» Aim:
Count the lines in the items below that contain the string "closed", with case counting, and reply with only that number.

» Records supplied:
--------------------------------------------------

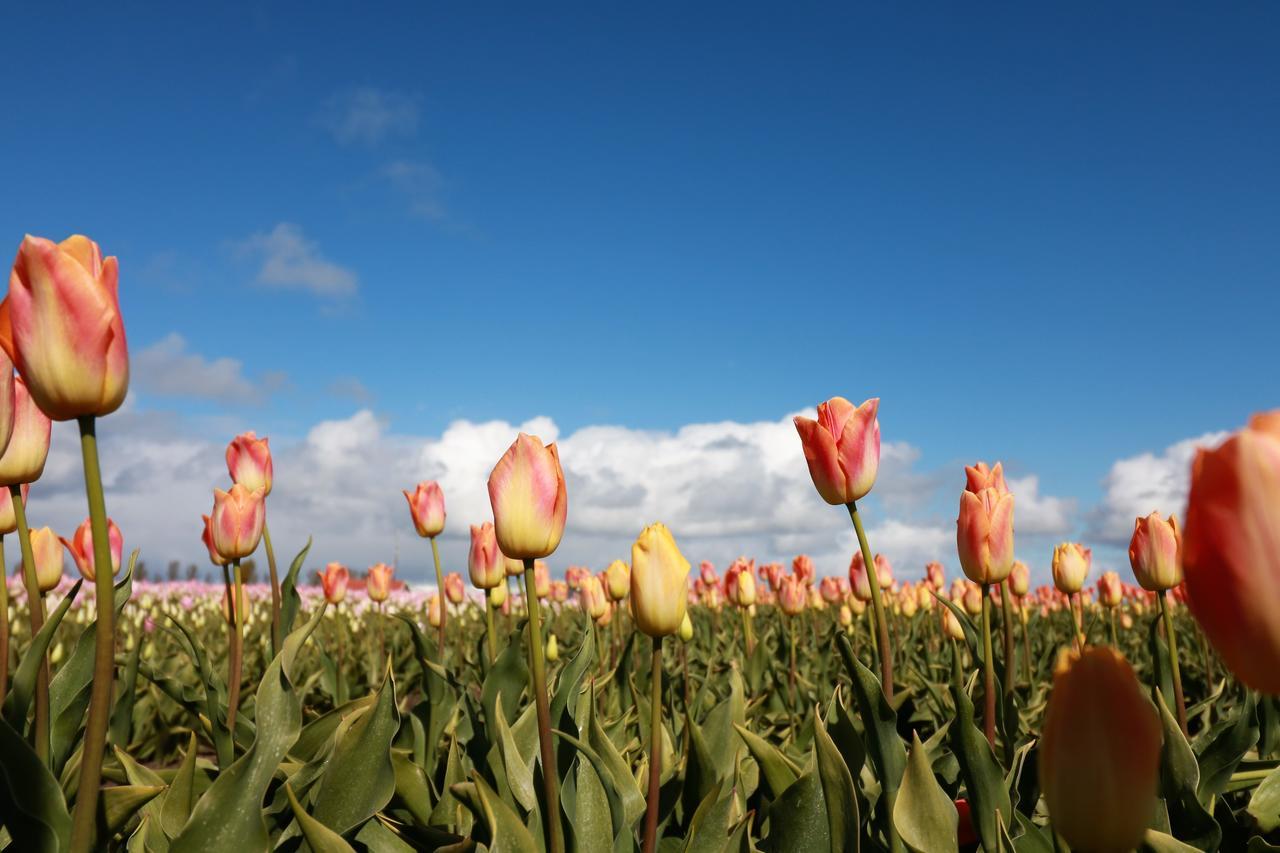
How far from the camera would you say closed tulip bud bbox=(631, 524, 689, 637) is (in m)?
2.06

--------------------------------------------------

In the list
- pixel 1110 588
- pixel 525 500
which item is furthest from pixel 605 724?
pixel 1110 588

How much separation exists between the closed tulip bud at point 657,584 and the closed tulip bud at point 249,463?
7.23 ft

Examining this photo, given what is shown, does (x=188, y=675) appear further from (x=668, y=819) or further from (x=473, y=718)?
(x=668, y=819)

--------------------------------------------------

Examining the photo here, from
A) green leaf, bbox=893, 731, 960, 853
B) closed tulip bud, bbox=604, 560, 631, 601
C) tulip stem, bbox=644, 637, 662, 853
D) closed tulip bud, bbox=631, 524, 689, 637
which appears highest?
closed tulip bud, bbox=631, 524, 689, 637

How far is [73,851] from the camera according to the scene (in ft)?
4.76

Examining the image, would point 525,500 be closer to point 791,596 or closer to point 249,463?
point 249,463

--------------------------------------------------

» Correct output:
5